= WORK TO COMPLETE =
Restate word for word the lines below that run from the one holding "Image of Sherlock Holmes : his last bow" through the one holding "Apartment 2 rooms of 55 m² in Fréjus (83600)", inclusive. Pictures don't belong in the copy.

= DATASET ENTRIES =
*-*-*

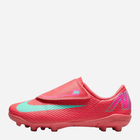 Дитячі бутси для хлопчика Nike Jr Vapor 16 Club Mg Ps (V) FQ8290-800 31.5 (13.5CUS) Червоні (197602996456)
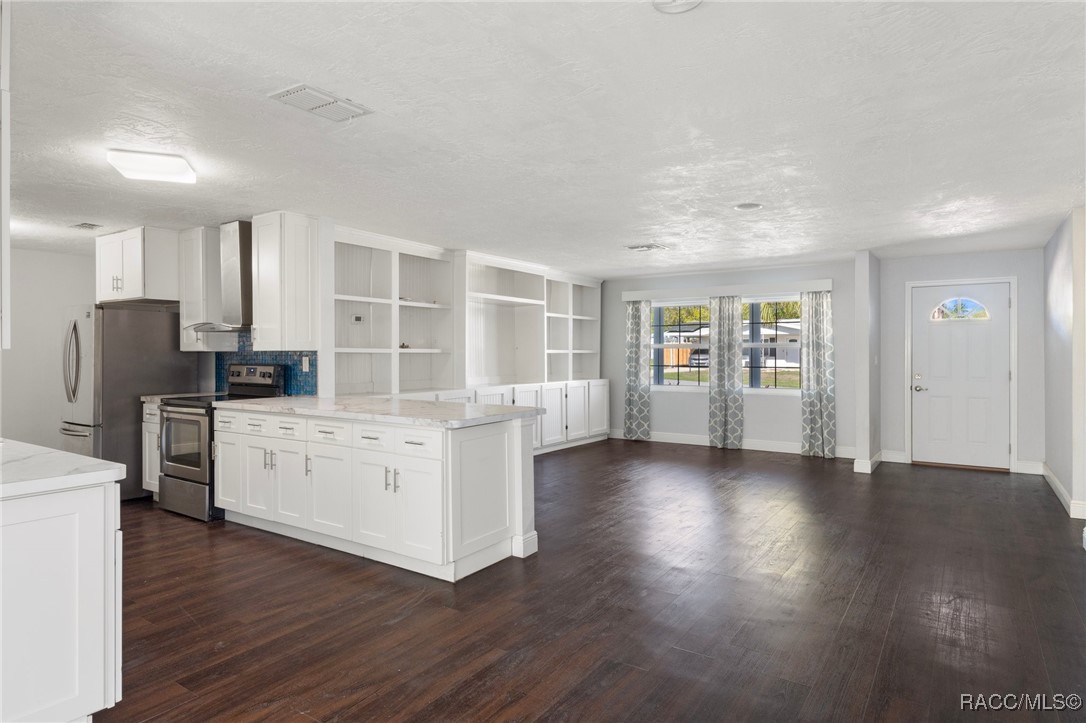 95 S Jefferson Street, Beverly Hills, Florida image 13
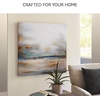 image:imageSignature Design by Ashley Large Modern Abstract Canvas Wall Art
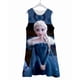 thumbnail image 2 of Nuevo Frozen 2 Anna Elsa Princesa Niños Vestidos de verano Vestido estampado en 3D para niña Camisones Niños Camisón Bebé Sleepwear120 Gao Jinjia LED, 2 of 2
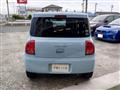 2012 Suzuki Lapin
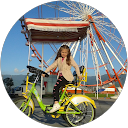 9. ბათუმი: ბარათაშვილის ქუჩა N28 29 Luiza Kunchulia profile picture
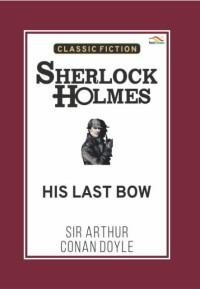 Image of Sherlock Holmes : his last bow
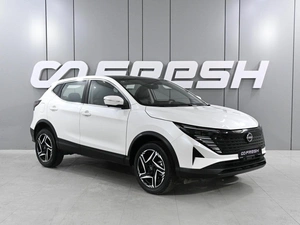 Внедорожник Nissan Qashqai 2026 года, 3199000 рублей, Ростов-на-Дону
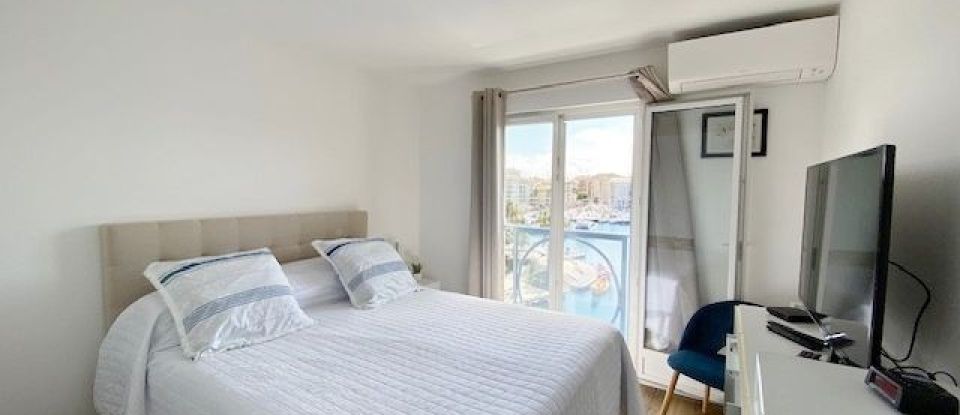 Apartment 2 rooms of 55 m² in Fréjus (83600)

*-*-*

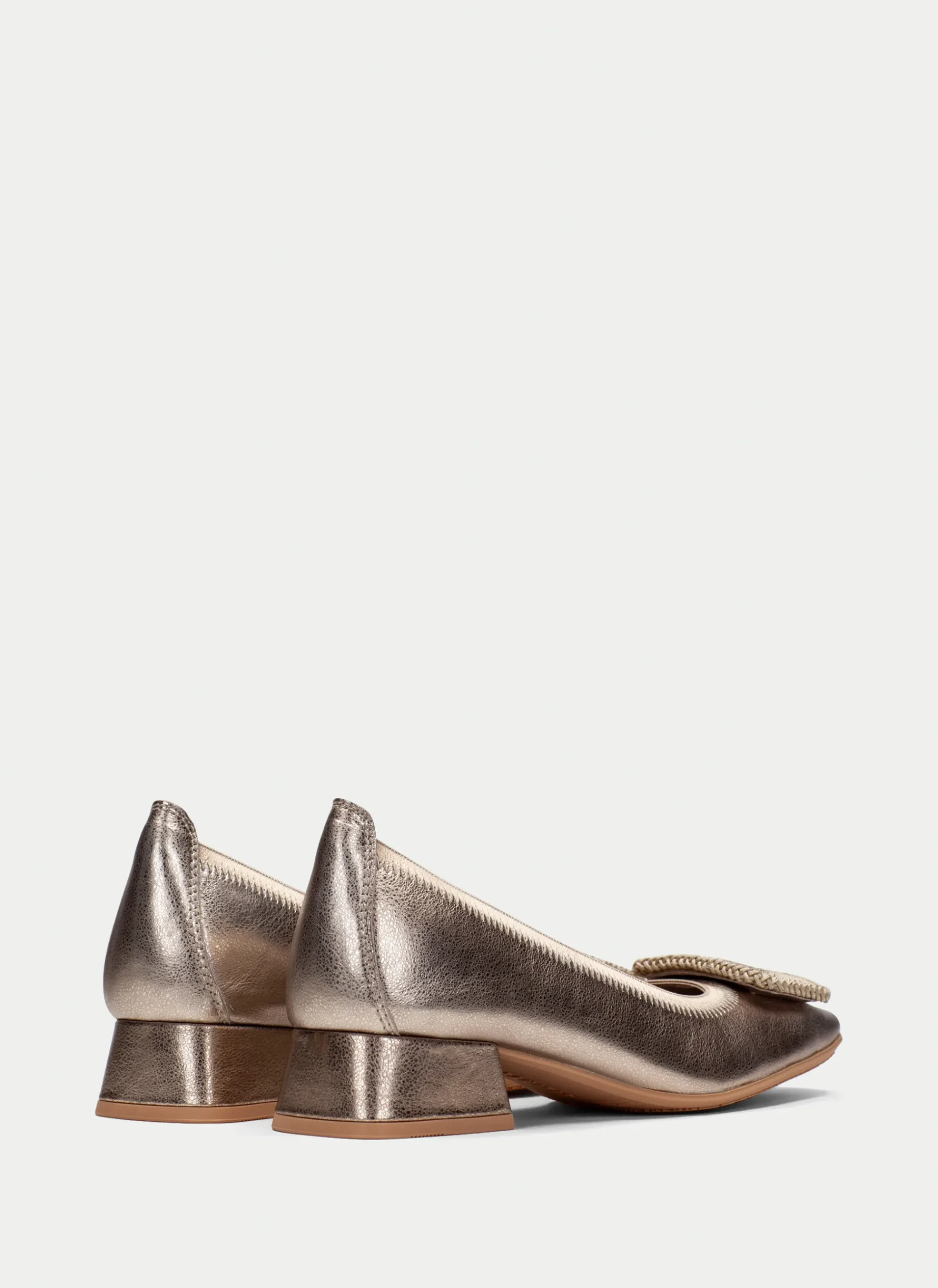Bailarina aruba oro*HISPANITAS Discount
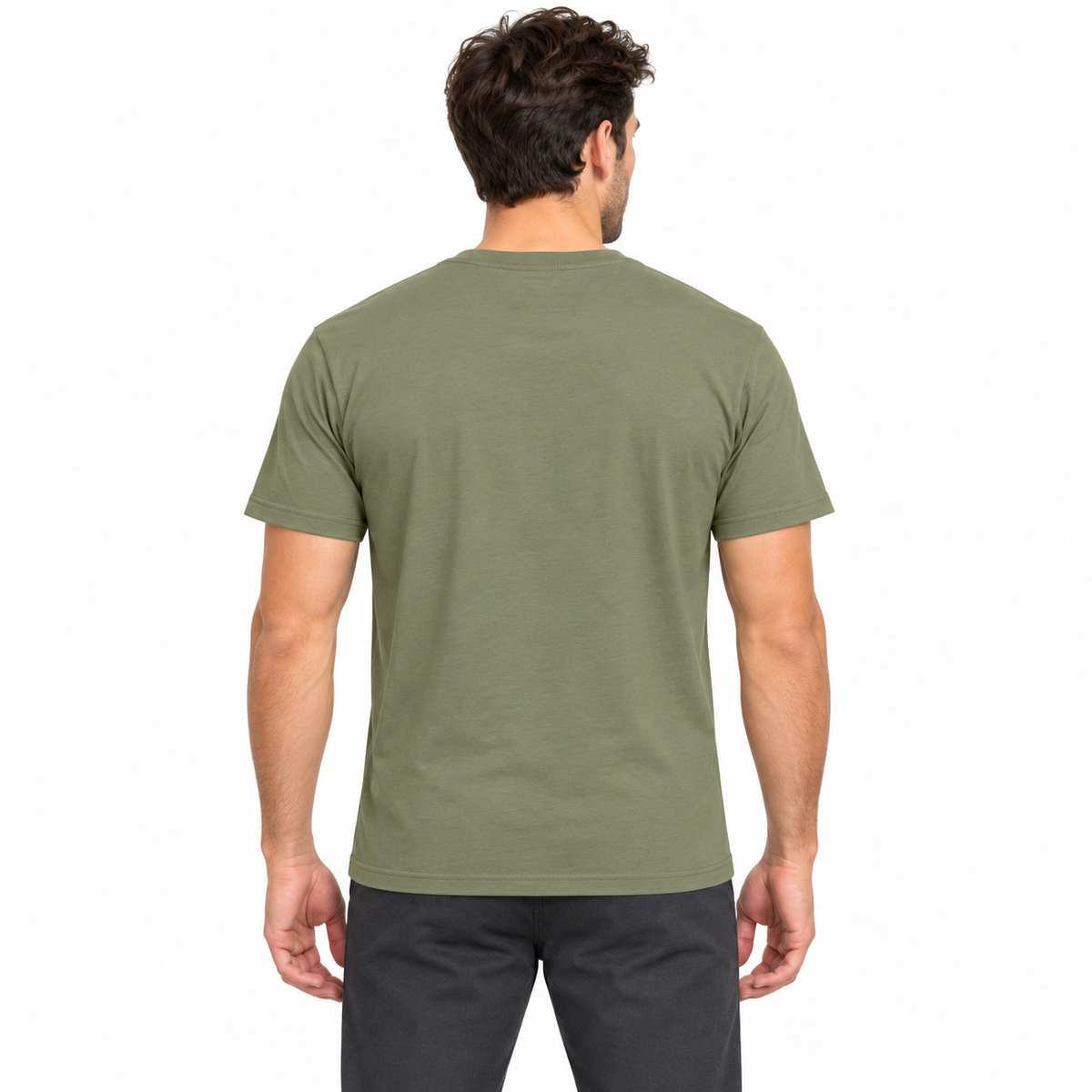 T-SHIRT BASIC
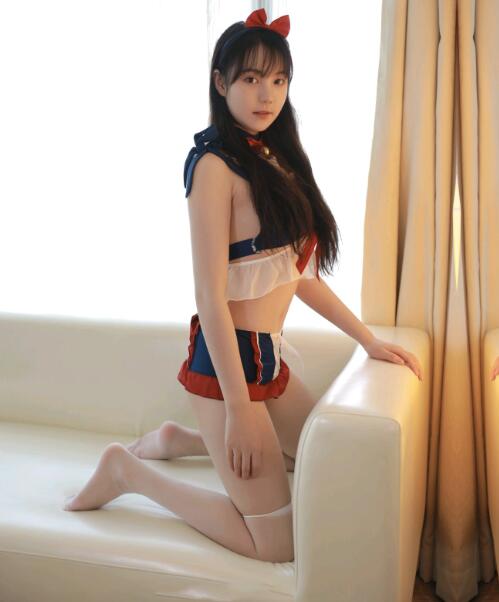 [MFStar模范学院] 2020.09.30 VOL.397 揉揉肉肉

*-*-*

= SOLUTION FOR THIS TASK =
 Image of Sherlock Holmes : his last bow
 Внедорожник Nissan Qashqai 2026 года, 3199000 рублей, Ростов-на-Дону
 Apartment 2 rooms of 55 m² in Fréjus (83600)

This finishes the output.